Excerpts of spatial question data
^^^^^^^^^^^^^^^^
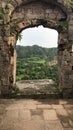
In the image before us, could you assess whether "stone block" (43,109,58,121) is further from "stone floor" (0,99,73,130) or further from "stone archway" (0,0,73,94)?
"stone archway" (0,0,73,94)

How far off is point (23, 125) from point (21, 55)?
13.9 metres

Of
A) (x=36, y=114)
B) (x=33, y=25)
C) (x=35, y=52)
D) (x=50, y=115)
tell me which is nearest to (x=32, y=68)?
(x=35, y=52)

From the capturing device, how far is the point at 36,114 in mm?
6957

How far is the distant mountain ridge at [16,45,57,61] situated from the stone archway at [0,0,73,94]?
31.7 ft

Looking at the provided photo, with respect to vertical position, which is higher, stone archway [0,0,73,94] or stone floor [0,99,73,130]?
stone archway [0,0,73,94]

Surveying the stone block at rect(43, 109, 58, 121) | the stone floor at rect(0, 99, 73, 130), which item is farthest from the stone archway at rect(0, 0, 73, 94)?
the stone block at rect(43, 109, 58, 121)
^^^^^^^^^^^^^^^^
Brief:
Can you give the material above again with "capturing device" swapped for "camera" and everything else unchanged, leaving out the pictures?

Response:
In the image before us, could you assess whether "stone block" (43,109,58,121) is further from "stone floor" (0,99,73,130) or further from "stone archway" (0,0,73,94)?
"stone archway" (0,0,73,94)

How far off is point (23, 125) from point (21, 55)?
13.9 metres

Of
A) (x=36, y=114)
B) (x=33, y=25)
C) (x=35, y=52)
D) (x=50, y=115)
tell me which is nearest to (x=32, y=68)?
(x=35, y=52)

From the camera, how far is the point at 36,114 in mm?
6957

How far is the distant mountain ridge at [16,45,57,61] situated from the stone archway at [0,0,73,94]?
31.7 ft

Looking at the provided photo, with respect to vertical position, which is higher, stone archway [0,0,73,94] or stone floor [0,99,73,130]?
stone archway [0,0,73,94]

Surveying the stone block at rect(43, 109, 58, 121) | the stone floor at rect(0, 99, 73, 130), which item is farthest from the stone archway at rect(0, 0, 73, 94)?
the stone block at rect(43, 109, 58, 121)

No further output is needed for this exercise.